Back in May, The Telegraph in the UK had a piece about “Hotels ‘hostage to TripAdvisor blackmailers” that I covered here.
Now, HotelNewsNow, an industry publication, has an article “How to fight against TripAdvisor blackmail”.
You can access the entire HotelNewsNow piece here:
While TripAdvisor and other travel review websites can be powerful marketing tools for hotels, they can also pose threats. Operators said some disgruntled or unscrupulous guests have threatened to post negative reviews of hotels unless they receive compensation—a room upgrade, a free room or even cash.
“Hotels need to accept that a small unscrupulous segment of travelers may use their social media clout to demand unreasonable concessions,” said Daniel Edward Craig, founder of online reputation management consulting firm Reknown. “Review threats can put staff in an extremely difficult position. They don’t want to cave in to unreasonable demands, but they also don’t want to be blamed for a bad review.”
Hoteliers at times might confuse a threat of a bad review with a basic service issue, said Adele Gutman, VP of sales, marketing and revenue for New York City-based Library Hotel Collection.
“What some hotels say is blackmail 99% of the time is simply a very weary, frustrated traveler,” she said. “We coach our staff to be compassionate and disarm (angry guests) by being kind and trying to put them at ease. Even if you ultimately can’t fix the problem, at least the guest can see there is someone who is truly trying to make things better for them.”
Conclusion
I truly doubt that there are many travelers that would be “threatening” hotels with negative reviews if they don’t provide room upgrades or extra services.

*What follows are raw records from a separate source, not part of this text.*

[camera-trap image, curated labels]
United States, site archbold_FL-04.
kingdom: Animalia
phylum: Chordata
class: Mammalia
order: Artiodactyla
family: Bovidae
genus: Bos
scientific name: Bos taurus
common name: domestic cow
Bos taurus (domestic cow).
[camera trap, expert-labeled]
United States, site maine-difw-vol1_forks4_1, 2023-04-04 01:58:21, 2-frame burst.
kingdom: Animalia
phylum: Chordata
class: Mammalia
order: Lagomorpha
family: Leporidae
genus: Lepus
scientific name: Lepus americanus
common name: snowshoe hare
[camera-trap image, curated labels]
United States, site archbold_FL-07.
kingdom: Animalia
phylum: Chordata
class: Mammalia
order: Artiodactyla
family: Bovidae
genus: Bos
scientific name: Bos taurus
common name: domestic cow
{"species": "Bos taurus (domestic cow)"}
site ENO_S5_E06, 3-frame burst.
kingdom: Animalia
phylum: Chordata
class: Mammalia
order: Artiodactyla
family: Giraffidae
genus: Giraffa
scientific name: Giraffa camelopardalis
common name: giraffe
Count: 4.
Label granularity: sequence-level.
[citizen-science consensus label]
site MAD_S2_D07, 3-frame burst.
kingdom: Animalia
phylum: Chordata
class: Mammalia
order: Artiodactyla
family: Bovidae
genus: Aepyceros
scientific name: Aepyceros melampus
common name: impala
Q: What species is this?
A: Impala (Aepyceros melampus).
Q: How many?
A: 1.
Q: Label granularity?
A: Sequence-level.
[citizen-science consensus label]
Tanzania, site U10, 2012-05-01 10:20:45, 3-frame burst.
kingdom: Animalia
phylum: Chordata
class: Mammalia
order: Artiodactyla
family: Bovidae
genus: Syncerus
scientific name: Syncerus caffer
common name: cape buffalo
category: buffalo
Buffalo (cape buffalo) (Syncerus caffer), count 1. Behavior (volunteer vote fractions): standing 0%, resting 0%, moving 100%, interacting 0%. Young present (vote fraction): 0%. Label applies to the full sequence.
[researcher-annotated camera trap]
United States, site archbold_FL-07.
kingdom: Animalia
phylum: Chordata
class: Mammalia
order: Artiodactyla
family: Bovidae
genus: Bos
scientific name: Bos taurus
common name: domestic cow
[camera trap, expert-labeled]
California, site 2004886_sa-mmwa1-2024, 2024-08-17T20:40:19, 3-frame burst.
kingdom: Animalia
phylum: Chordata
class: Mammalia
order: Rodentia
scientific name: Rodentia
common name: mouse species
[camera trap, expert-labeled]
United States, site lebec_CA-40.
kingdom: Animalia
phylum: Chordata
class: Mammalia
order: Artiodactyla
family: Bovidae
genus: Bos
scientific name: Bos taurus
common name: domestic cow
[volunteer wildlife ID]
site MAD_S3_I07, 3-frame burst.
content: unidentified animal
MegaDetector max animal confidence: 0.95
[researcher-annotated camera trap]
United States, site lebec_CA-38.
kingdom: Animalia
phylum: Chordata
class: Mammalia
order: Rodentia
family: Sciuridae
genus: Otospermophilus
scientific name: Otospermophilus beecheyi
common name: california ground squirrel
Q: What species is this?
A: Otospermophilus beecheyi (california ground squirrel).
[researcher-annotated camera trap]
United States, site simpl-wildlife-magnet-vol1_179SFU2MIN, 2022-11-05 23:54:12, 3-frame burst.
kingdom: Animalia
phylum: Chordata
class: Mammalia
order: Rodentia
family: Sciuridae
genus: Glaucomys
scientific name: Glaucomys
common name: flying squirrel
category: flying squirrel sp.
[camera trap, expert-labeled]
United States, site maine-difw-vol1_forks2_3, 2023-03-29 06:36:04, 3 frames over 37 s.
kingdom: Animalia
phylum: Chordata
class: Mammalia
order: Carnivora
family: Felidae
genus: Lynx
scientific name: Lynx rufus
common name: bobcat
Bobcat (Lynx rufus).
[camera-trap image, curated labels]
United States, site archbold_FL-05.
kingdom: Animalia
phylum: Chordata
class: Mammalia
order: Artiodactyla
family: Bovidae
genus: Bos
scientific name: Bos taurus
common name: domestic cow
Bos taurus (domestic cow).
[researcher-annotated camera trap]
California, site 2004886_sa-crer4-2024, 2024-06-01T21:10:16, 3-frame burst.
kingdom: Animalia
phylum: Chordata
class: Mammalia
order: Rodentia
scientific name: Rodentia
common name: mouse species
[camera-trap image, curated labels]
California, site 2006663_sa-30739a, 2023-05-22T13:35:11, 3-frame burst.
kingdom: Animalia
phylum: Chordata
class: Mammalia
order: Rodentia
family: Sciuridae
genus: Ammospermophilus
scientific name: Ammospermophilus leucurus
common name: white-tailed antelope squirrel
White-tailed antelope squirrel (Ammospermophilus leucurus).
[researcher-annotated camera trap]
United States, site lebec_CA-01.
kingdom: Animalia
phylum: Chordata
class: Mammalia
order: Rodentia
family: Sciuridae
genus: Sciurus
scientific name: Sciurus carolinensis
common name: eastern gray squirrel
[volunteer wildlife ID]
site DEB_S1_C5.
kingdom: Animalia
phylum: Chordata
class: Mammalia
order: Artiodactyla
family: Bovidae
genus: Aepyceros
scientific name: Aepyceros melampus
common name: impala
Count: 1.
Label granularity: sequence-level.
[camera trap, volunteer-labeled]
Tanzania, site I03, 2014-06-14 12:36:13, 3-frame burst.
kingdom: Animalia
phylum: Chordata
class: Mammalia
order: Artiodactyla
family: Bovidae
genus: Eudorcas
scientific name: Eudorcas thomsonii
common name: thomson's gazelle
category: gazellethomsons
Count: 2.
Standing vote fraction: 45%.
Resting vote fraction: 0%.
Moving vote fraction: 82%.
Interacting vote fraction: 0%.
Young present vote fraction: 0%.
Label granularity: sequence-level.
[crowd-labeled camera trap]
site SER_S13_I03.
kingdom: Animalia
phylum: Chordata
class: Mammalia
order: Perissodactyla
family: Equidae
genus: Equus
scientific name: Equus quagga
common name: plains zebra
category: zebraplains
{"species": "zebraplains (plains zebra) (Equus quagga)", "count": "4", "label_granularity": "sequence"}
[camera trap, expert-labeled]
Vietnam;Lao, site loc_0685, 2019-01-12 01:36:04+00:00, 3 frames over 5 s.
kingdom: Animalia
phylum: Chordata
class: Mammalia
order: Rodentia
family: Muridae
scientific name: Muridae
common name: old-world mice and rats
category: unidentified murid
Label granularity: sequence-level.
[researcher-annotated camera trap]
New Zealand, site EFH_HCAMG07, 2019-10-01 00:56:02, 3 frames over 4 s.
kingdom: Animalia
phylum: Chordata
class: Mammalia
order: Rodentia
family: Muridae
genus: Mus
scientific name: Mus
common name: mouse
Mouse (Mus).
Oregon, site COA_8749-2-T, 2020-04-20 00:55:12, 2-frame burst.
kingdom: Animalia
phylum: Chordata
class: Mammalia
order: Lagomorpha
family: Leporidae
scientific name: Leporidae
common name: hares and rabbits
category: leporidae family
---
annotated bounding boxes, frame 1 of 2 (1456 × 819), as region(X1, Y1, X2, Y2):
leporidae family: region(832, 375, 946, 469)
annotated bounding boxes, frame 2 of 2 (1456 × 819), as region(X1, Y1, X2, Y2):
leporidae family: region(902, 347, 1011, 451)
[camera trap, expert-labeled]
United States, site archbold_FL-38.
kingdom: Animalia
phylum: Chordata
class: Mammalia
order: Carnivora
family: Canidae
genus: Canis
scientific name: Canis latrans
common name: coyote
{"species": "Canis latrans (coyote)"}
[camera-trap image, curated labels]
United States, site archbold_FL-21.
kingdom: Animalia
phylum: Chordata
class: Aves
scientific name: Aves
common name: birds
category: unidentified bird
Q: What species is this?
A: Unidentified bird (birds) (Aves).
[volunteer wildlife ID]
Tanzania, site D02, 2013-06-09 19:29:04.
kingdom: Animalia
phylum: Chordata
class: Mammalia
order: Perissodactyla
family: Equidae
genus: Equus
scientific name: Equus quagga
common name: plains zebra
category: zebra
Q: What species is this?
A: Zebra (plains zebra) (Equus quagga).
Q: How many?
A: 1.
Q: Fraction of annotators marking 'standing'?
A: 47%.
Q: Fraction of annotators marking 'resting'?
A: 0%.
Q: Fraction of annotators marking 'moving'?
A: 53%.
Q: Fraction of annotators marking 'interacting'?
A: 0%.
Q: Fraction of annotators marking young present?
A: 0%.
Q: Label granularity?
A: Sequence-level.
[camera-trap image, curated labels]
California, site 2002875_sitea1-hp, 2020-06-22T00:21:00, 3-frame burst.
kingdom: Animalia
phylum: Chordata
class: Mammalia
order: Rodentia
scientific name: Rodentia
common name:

Even if there would be, all the hotels would get these nutcase reviews every now and then, and these wouldn’t really change their TripAdvisor rankings over longer period at all.
What I see more often nowadays, are replies from hotels to these TripAdvisor reviews that have nothing to do with the review left by the guest. Some manager is just copy/pasting their same reply to each and every review.
The TripAdvisor problem for bad hotels and less than stellar hoteliers is that consumers can now voice their opinion about the price/quality publicly that wasn’t previously easily possible.